---- Excerpt

Question

De-Shaw | SDE Summer Intern | OA Coding Questions and Solutions | Set - 6 | 2022

Answer 1

For a new statistic, span-relation, for two arrays of integers, arr1 ,and arr2 is the product of the minimum of the arr1 and the sum of the arr2. For example, the span relation of [2,4,3,5] and [1,2,3,4] is 2x(1+2+3+4) = 20.

 

Given two arrays(as list in java) arr1 and arr2 of n integers each and an integer k, choose exactly k indices i1, i2, ..., ik such that the span-relation of the sets [arr1[i1], arr1[i2], ..., arr1[ik] and arr2[i1], arr2[i2], ..., arr2[ik] is maximum.

 

Return the maximum possible span-relation.

 

Example1:
Given n=4, k=3, arr1=[2,1,3,4] and arr2=[1,3,3,2].
Output: 12
Explanation: One optimal selection of k indices is 0,2 and 3. The sets formed are [2,3,4] and [1,3,2] giving a maximum span-relation of 2x(1+3+2) = 12.

 

Example2:
Given n=8, k=4, arr1=[7,9,17,7,8,5,12,4] and arr2=[13,10,7,1,3,12,15,5].
Output: 315
Explanation: Optimal way to choose the k indices is 0,1,2 and 6 giving the sets [7,9,17,12] and [13,10,7,15] giving the maximum span-relation of 7x(13+10+7+15) = 315.

--------

* **Parts of the exercise**:
**a)** List every span-relation value that the span-relation problem works out in its illustrations.
**b)** Transcribe the stretch of the span-relation problem from "Given two arrays(as" through "arr1=[2,1,3,4] and arr2=[1,3,3,2].".

---- Listed entries

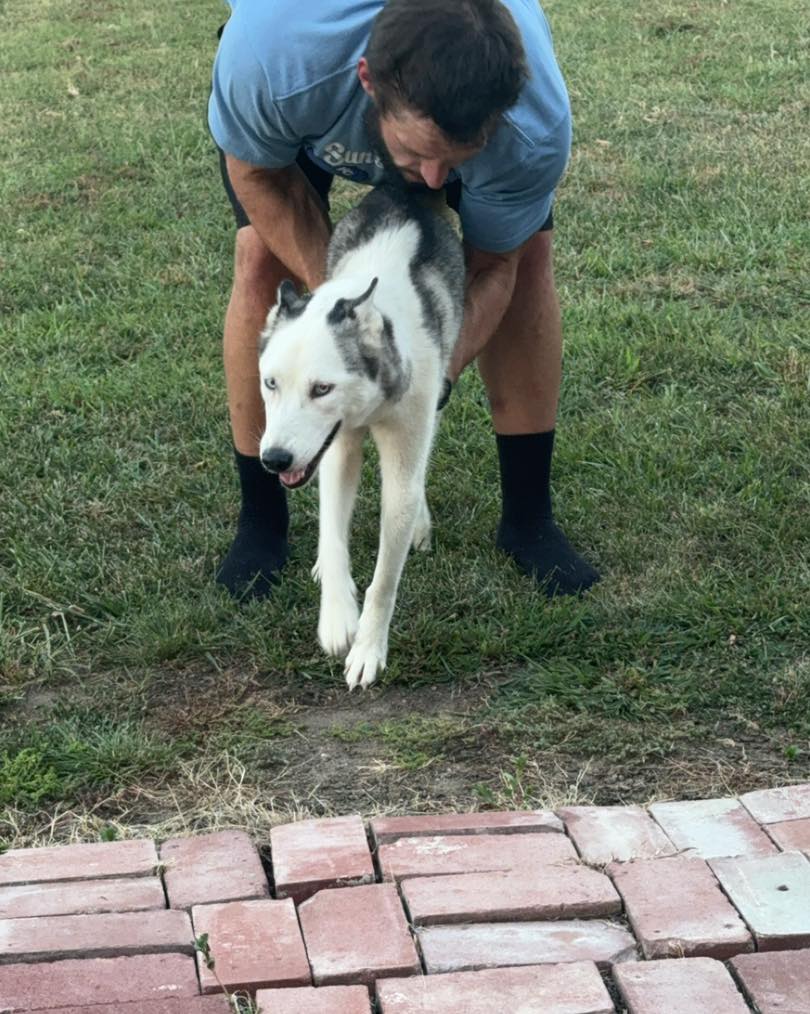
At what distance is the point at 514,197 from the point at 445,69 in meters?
0.65

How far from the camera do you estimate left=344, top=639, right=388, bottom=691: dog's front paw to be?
11.2 ft

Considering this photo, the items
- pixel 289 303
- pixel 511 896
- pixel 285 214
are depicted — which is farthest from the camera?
pixel 285 214

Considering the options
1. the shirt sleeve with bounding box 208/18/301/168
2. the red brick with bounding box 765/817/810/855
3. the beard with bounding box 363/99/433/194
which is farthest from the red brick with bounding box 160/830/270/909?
the shirt sleeve with bounding box 208/18/301/168

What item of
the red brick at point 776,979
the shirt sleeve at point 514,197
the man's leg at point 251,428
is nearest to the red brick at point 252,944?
the red brick at point 776,979

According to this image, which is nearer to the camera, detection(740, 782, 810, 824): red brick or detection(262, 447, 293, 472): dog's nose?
detection(740, 782, 810, 824): red brick

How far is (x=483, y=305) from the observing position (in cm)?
373

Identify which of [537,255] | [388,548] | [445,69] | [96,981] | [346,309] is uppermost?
[445,69]

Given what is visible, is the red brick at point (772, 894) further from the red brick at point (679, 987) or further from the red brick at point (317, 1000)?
the red brick at point (317, 1000)

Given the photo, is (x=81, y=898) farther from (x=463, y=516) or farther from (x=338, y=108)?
(x=463, y=516)

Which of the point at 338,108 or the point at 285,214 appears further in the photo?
the point at 285,214

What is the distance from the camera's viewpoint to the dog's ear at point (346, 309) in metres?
3.10

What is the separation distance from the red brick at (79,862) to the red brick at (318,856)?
237mm

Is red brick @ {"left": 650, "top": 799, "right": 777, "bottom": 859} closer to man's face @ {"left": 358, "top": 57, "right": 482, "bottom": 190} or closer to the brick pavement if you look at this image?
the brick pavement

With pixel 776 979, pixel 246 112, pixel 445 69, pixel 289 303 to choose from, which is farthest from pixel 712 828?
pixel 246 112
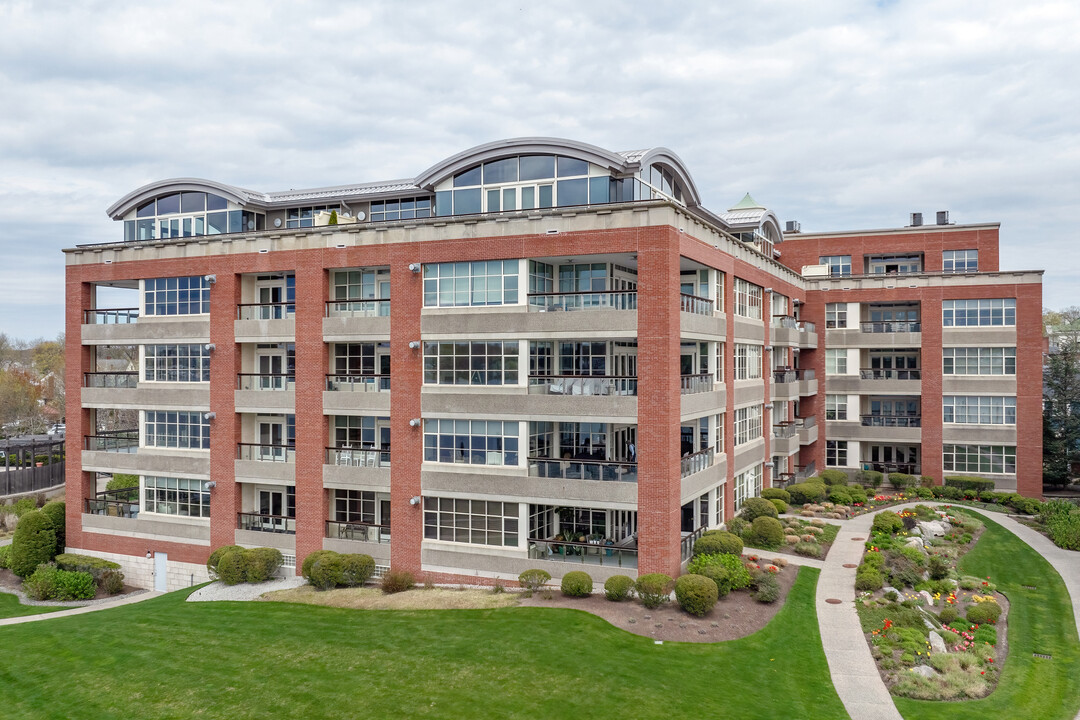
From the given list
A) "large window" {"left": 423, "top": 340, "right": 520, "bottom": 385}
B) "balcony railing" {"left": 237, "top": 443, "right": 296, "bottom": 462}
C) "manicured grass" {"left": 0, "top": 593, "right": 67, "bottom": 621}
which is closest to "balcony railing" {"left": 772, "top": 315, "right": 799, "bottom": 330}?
"large window" {"left": 423, "top": 340, "right": 520, "bottom": 385}

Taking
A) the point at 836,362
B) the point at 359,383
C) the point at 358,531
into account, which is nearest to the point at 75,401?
the point at 359,383

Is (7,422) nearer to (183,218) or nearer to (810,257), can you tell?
(183,218)

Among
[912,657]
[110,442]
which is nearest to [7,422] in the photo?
[110,442]

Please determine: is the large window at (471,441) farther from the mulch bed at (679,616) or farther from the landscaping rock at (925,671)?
the landscaping rock at (925,671)

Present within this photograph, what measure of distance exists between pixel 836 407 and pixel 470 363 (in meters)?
32.4

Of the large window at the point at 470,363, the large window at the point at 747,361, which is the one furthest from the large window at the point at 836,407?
the large window at the point at 470,363

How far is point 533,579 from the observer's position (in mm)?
26500

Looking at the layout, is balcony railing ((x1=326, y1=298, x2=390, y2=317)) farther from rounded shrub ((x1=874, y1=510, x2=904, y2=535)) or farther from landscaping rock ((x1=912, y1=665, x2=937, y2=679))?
rounded shrub ((x1=874, y1=510, x2=904, y2=535))

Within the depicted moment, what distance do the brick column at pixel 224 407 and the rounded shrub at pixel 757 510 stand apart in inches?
928

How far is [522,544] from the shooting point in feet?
91.4

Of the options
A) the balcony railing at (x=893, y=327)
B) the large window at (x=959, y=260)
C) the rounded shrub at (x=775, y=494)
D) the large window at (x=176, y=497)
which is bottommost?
the rounded shrub at (x=775, y=494)

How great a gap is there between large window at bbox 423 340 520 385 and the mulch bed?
26.9 feet

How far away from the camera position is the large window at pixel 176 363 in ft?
112

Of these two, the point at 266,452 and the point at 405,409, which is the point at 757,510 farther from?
the point at 266,452
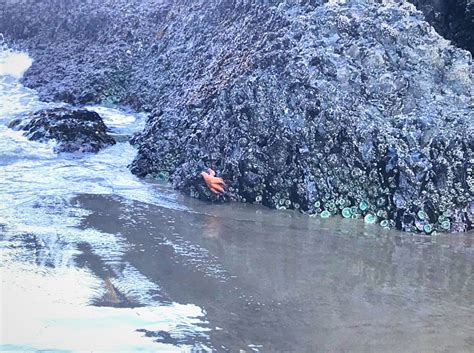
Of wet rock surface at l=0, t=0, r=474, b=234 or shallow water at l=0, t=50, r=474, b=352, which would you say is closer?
shallow water at l=0, t=50, r=474, b=352

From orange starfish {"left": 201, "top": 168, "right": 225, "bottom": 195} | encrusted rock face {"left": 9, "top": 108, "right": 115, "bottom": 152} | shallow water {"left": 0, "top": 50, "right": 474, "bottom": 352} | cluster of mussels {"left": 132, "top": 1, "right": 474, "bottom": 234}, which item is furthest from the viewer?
encrusted rock face {"left": 9, "top": 108, "right": 115, "bottom": 152}

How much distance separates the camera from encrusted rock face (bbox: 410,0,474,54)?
5512mm

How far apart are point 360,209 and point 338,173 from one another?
0.33 meters

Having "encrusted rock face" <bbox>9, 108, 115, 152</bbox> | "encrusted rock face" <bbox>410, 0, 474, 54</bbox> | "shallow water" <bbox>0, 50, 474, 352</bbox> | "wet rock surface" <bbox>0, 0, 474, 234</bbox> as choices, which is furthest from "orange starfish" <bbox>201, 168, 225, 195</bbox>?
"encrusted rock face" <bbox>410, 0, 474, 54</bbox>

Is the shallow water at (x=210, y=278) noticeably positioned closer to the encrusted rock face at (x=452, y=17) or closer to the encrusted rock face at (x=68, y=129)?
the encrusted rock face at (x=68, y=129)

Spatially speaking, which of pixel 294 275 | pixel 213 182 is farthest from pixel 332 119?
pixel 294 275

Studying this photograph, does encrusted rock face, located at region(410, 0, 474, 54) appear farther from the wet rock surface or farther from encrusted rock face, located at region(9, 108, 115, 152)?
encrusted rock face, located at region(9, 108, 115, 152)

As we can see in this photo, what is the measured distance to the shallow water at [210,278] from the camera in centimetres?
262

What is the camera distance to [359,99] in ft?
15.2

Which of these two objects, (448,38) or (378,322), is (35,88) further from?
(378,322)

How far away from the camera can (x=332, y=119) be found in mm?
4566

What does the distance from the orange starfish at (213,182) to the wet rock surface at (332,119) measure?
6 cm

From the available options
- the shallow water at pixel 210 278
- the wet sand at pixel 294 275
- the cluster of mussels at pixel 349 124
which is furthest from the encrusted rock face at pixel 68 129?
the wet sand at pixel 294 275

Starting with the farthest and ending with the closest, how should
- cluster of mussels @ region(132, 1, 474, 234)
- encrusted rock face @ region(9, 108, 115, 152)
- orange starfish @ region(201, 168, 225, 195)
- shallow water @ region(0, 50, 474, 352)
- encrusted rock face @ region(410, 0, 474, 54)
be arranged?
encrusted rock face @ region(9, 108, 115, 152), encrusted rock face @ region(410, 0, 474, 54), orange starfish @ region(201, 168, 225, 195), cluster of mussels @ region(132, 1, 474, 234), shallow water @ region(0, 50, 474, 352)
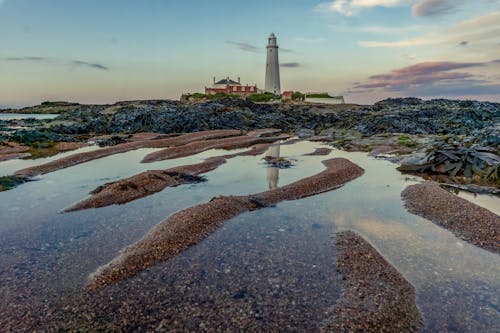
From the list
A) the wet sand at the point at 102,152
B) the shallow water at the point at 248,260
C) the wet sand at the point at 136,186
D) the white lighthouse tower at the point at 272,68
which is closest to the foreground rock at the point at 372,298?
the shallow water at the point at 248,260

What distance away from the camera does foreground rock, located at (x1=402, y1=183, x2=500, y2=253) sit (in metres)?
9.38

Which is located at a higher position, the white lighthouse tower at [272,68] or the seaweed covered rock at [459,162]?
the white lighthouse tower at [272,68]

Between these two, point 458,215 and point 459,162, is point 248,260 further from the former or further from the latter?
point 459,162

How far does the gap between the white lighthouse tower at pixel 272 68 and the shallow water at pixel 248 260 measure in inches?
3799

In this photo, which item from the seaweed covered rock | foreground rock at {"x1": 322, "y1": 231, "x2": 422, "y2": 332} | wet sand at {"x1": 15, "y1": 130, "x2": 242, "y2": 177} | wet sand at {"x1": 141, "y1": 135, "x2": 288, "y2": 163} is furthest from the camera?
wet sand at {"x1": 141, "y1": 135, "x2": 288, "y2": 163}

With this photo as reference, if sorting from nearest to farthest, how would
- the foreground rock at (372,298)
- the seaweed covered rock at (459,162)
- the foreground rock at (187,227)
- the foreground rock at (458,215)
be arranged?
the foreground rock at (372,298), the foreground rock at (187,227), the foreground rock at (458,215), the seaweed covered rock at (459,162)

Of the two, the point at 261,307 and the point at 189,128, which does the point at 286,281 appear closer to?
the point at 261,307

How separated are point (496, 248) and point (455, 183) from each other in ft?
28.4

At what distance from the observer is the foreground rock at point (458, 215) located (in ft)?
30.8

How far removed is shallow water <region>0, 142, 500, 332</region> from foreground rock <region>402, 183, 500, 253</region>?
424mm

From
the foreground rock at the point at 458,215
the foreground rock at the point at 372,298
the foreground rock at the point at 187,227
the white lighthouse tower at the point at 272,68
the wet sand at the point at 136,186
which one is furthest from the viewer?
the white lighthouse tower at the point at 272,68

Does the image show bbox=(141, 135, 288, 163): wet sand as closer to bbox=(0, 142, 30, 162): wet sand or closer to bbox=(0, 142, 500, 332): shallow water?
bbox=(0, 142, 30, 162): wet sand

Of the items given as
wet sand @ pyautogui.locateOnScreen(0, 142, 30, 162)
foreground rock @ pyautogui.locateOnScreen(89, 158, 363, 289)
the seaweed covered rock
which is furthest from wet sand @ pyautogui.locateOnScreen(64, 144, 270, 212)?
wet sand @ pyautogui.locateOnScreen(0, 142, 30, 162)

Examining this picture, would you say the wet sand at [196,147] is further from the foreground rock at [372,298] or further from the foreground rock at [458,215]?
the foreground rock at [372,298]
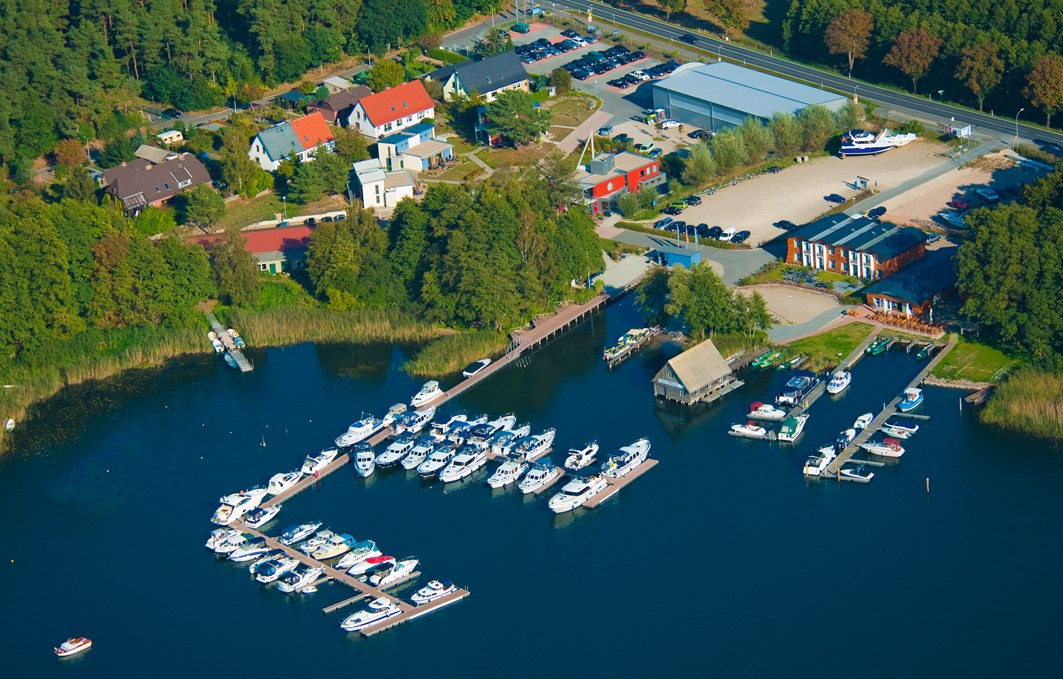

--------

* **Solutions per task**:
**a)** 20, 12, 315

**b)**
Given two arrays(as list in java) arr1 and arr2 of n integers each and an integer k, choose exactly k indices i1, i2, ..., ik such that the span-relation of the sets [arr1[i1], arr1[i2], ..., arr1[ik] and arr2[i1], arr2[i2], ..., arr2[ik] is maximum.

 

Return the maximum possible span-relation.

 

Example1:
Given n=4, k=3, arr1=[2,1,3,4] and arr2=[1,3,3,2].